Discussing finances, from shared bank accounts and savings to home loans and tax benefits, is crucial for a financially secure future together.
Initiate and Maintain Financial Conversations
Deciding whether to combine finances, keep them separate, or find a middle ground depends on the couple and there is no universal solution.
It is essential to discuss financial topics such as spending habits, budgeting, debts, and savings early in the relationship to avoid future disputes and misunderstandings.
The UK counseling service Relate identifies financial concerns as a significant source of stress for couples, noting that many individuals feel uncomfortable discussing financial matters with their partners.
If starting a financial conversation seems difficult, consider creating a written plan where each partner outlines their views on managing finances, which can then be discussed together. Compromises might be necessary.
Regularly revisit any financial agreements, especially if one partner’s financial situation changes, such as receiving a salary increase.
Manage Shared Expenses
Living together involves deciding how to handle various bills.
Fortunately, some costs can be reduced when living together. For instance, if both partners were paying for individual subscriptions like Netflix or Amazon Prime, these costs can typically be halved. Certain fitness centers offer discounts for couples, which can further reduce expenses.
Utility bills such as electricity and gas can be split equally or according to each partner’s income. Some utility providers allow bills to be in both partners’ names, making both equally responsible for any debts.
Explore Joint Financial Accounts
Opening a joint bank account is a significant decision and an act of trust, according to Relate.
“With a joint account, each partner has access to the funds, which could potentially lead to issues if one partner overspends,” explains Andy Webb from Be Clever With Your Cash. Both partners are liable for any debt incurred from such actions.

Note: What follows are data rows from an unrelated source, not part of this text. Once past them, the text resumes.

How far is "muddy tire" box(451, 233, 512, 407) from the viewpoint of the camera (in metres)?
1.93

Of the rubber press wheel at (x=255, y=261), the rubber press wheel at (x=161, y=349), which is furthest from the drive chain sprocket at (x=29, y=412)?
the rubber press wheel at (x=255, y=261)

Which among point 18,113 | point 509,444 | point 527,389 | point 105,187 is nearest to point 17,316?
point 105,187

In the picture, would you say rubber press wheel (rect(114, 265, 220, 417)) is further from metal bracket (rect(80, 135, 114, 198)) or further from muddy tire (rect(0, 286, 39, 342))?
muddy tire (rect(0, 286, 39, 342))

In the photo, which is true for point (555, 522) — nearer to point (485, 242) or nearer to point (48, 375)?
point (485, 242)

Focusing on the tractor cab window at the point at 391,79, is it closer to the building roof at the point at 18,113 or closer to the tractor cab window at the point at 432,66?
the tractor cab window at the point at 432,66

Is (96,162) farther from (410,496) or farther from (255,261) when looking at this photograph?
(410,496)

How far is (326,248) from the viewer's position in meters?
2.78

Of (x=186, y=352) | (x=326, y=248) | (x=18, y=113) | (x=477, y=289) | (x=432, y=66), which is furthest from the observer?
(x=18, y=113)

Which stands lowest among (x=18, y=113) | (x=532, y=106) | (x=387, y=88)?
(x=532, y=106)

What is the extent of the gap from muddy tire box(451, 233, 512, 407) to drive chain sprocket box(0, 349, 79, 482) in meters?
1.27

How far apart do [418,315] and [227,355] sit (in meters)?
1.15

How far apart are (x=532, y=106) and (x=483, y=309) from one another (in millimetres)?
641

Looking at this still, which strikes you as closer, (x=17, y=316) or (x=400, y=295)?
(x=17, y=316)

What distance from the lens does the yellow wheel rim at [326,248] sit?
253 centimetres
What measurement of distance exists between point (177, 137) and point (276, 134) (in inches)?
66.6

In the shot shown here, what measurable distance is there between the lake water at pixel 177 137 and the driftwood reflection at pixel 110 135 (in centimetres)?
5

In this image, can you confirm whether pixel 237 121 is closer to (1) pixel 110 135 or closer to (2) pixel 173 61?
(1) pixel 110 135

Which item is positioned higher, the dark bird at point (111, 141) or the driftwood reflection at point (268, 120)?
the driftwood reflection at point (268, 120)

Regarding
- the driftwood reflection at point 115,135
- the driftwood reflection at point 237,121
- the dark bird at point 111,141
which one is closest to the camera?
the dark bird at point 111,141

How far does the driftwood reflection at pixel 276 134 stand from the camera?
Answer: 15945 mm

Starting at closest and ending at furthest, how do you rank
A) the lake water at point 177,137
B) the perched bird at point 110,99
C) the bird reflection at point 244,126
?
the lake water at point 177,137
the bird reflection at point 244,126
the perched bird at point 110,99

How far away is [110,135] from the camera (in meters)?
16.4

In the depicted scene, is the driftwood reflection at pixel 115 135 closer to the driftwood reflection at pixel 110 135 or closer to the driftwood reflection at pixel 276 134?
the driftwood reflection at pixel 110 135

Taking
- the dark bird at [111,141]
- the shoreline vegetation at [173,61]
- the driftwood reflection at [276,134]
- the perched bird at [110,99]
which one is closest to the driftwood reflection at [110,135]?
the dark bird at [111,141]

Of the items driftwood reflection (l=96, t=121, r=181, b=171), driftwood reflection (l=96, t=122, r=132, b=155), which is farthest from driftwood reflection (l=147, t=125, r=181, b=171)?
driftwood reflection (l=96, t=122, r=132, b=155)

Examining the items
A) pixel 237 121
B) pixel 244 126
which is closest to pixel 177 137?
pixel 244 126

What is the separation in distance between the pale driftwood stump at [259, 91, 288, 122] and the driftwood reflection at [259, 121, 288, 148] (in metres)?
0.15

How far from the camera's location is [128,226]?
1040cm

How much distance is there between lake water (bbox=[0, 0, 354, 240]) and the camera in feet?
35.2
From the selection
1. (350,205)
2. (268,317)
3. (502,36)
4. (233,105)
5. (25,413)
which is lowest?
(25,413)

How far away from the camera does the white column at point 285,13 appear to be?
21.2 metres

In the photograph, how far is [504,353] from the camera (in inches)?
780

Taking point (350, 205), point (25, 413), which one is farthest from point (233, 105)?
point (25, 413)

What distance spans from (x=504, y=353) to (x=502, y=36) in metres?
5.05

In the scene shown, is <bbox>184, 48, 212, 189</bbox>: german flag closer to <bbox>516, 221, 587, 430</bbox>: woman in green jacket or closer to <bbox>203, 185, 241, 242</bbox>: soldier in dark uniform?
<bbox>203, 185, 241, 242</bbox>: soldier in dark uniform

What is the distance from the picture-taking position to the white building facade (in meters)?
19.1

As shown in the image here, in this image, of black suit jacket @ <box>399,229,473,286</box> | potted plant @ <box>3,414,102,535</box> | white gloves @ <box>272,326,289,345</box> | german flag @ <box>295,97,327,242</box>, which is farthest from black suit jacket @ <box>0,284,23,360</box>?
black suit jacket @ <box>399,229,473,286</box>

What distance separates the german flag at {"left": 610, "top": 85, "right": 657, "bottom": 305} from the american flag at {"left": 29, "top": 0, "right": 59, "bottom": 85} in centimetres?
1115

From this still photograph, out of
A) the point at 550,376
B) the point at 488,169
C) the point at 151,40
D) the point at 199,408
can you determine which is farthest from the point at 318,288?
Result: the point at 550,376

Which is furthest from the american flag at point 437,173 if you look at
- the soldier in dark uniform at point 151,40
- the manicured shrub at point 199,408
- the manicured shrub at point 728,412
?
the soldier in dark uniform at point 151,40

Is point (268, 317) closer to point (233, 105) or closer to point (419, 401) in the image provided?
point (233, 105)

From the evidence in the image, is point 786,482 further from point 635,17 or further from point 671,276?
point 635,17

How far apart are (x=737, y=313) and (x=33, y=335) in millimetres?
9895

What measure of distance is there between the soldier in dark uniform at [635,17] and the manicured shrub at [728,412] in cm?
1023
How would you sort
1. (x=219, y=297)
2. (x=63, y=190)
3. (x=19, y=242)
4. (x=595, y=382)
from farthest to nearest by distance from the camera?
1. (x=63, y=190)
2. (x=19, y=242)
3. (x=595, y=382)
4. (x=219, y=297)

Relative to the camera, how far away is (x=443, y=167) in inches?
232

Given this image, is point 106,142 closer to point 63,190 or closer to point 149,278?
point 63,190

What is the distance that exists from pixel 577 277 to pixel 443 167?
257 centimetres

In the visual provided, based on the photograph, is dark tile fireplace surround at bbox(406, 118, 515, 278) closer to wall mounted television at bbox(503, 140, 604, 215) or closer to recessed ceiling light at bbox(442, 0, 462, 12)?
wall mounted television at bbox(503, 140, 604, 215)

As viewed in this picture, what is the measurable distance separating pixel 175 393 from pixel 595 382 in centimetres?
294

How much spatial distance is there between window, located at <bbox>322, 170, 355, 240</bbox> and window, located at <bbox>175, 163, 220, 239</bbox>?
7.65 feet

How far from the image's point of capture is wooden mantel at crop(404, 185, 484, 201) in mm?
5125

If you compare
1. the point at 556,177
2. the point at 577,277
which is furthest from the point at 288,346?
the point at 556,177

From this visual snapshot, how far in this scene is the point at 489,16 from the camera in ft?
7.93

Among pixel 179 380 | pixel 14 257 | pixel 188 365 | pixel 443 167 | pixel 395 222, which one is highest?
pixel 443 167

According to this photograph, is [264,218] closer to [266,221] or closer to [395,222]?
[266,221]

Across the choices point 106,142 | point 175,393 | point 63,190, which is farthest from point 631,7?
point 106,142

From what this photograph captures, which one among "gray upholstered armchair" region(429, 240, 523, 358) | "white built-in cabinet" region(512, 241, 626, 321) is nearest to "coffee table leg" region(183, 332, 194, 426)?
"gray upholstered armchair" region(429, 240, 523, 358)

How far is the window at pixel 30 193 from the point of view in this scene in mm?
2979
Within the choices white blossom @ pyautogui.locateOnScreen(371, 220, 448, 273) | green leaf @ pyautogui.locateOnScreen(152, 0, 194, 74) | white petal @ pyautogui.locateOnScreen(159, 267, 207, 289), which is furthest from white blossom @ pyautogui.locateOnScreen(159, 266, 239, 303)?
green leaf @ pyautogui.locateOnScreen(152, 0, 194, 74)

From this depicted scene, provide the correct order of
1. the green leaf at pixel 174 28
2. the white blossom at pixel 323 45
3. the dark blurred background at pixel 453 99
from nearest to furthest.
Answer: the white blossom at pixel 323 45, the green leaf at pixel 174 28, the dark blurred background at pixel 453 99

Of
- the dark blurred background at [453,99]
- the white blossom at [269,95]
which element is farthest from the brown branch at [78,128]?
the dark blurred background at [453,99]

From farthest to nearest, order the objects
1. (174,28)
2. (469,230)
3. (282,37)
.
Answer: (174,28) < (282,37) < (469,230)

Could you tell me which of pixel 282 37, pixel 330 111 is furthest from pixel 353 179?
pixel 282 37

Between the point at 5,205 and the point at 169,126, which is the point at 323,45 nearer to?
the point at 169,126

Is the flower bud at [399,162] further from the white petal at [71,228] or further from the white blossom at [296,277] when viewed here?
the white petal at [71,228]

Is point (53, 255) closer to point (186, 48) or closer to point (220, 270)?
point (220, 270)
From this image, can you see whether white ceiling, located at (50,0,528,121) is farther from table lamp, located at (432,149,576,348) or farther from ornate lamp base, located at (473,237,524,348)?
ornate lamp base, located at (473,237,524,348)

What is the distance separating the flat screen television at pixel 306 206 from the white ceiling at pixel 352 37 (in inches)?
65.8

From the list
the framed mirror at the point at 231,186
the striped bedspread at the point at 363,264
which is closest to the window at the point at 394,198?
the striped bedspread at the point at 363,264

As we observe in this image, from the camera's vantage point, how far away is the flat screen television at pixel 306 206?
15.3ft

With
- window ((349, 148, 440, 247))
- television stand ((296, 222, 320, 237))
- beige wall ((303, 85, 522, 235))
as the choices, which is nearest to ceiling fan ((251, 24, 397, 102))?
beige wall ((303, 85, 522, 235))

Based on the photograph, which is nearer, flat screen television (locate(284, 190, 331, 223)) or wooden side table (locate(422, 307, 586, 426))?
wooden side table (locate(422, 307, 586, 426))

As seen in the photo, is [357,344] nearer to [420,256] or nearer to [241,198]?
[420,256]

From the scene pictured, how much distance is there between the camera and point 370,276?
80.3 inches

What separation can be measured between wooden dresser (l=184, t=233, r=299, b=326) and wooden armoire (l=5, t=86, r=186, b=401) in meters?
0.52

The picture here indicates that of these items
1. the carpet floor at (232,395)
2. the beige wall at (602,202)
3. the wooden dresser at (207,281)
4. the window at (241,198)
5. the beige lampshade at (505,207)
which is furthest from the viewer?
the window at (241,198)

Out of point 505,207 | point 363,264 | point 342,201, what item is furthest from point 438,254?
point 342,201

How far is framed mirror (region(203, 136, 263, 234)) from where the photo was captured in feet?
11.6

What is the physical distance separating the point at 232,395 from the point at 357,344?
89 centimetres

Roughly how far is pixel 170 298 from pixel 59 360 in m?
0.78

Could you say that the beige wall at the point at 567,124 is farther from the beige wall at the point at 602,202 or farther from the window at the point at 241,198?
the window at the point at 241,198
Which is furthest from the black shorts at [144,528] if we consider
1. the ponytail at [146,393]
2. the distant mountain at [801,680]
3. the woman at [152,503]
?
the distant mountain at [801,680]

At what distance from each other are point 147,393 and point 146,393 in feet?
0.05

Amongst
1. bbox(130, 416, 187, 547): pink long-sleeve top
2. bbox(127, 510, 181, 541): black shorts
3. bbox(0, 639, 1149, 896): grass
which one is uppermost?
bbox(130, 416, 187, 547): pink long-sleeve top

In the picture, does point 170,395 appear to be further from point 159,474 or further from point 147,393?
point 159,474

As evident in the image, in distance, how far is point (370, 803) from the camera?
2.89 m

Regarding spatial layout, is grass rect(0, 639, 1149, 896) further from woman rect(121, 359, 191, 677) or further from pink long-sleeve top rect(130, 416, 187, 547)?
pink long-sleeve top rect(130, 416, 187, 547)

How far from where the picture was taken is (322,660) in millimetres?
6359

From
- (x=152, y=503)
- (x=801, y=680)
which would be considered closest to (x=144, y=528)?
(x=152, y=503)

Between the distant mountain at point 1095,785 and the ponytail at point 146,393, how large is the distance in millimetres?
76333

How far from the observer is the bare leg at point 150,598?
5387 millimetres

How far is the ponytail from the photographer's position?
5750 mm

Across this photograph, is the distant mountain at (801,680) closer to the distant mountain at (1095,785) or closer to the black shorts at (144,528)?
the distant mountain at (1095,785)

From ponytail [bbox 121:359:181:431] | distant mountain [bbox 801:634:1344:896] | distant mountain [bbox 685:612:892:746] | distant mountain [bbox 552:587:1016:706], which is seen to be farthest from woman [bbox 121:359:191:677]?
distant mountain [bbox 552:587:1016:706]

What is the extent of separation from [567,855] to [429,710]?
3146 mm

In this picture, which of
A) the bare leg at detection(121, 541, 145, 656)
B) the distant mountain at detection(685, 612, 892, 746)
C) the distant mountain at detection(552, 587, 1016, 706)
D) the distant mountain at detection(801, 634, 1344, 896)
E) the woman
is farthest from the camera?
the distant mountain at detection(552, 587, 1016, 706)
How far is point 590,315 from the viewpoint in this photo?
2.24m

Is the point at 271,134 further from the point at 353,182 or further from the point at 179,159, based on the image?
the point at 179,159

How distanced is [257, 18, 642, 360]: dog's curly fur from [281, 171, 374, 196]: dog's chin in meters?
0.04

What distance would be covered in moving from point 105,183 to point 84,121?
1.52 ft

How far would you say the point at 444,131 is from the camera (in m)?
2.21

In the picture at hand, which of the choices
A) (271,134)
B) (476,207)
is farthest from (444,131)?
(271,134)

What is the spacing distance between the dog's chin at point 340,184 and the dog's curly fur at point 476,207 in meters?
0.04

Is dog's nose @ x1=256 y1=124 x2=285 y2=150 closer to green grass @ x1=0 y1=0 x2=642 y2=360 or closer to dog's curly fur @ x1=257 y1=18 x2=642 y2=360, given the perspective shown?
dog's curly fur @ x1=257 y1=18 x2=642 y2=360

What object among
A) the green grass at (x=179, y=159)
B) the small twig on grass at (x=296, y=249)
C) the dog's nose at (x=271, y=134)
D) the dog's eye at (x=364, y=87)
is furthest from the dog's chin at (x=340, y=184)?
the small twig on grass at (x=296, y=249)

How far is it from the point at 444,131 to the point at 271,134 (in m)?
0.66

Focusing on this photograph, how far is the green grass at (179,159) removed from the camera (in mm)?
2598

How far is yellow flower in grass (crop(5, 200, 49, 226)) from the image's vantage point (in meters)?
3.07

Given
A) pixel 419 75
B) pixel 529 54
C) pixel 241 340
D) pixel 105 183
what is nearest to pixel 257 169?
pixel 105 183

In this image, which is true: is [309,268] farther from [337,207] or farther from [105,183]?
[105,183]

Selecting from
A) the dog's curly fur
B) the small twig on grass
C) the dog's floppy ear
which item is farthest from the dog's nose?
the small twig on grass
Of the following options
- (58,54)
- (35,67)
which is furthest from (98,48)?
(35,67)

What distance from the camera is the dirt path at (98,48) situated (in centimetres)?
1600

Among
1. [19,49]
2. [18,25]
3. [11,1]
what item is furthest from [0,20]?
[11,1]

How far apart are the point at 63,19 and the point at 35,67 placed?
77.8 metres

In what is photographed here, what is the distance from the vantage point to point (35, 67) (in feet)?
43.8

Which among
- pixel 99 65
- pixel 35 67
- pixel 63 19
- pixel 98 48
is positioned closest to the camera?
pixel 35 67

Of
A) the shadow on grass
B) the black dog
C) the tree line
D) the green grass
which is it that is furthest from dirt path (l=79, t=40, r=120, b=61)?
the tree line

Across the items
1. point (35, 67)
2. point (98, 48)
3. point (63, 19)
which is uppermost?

Careful consideration is necessary if one partner has financial issues or a poor credit score, as joint account holders’ credit profiles are linked, potentially affecting borrowing capabilities.
Deciding the purpose of a joint account is crucial, whether it’s for pooling all income for various expenses or just certain costs.
The government-supported MoneyHelper website suggests that both partners will have visibility and control over the finances, which can promote transparency.
While joint credit cards are not available, one can obtain a supplementary card for their partner. The primary cardholder, however, will be responsible for any spending on this card.
Consider a Compromise
Another strategy is to have a joint account for shared expenses like bills and emergencies while maintaining separate accounts for personal expenditures.
Decide how much each person will contribute to the joint account, which could be equal or based on individual incomes.
Webb warns that relying solely on a joint account can be risky. “It’s wise to have personal funds accessible in case of relationship issues or financial abuses,” he advises.
Combine Savings Efforts
Digital bank Revolut has introduced joint savings accounts that allow couples to save together, offering interests up to 4.5%.
This option might be appealing for couples saving towards a common goal like a major vacation.
Webb notes that while joint savings accounts do not impact credit reports, trust is crucial as either party can potentially withdraw funds without the other’s consent.
Joint accounts are protected up to £170,000 under the Financial Services Compensation Scheme (FSCS), which will increase soon, offering even greater security for shared funds.
Interest earned is usually divided equally for tax purposes.
Enhance Your Mortgage Capacity
Due to high property prices, many couples apply for mortgages together to increase their borrowing potential.
For example, HSBC might allow an individual earning £50,000 a year to borrow up to £275,000, but a couple with a combined income could potentially borrow significantly more.
Lenders will assess the credit histories of both individuals when considering a joint mortgage application.
Reduce Auto Insurance Costs
Including your partner on your auto insurance policy might lower the cost, as insurers often view couples as lower risk compared to single individuals.
Data from Confused.com indicates that adding a spouse to a car insurance policy can significantly reduce the annual premium.
This approach is not limited to car insurance; joint life insurance policies are typically cheaper than two separate policies, as statistics show that married and cohabiting individuals tend to live longer.
Take Advantage of Tax Benefits for Couples
The marriage allowance provides a tax break to couples where one partner earns less than the personal allowance threshold.
The lower earner can transfer a portion of their allowance to their higher-earning partner, reducing their tax liability. This benefit can be claimed online and backdated to previous tax years.
Minimize Inheritance Tax
Married couples and civil partners can pass assets to each other without incurring inheritance tax, a benefit not available to unmarried partners.
Additionally, any unused tax threshold can be transferred to the surviving spouse, potentially doubling the threshold available against the estate.
Most pensions offer provisions for spouses in the event of death, but unmarried partners should ensure they complete a nomination of beneficiaries form to protect their partner’s financial interests.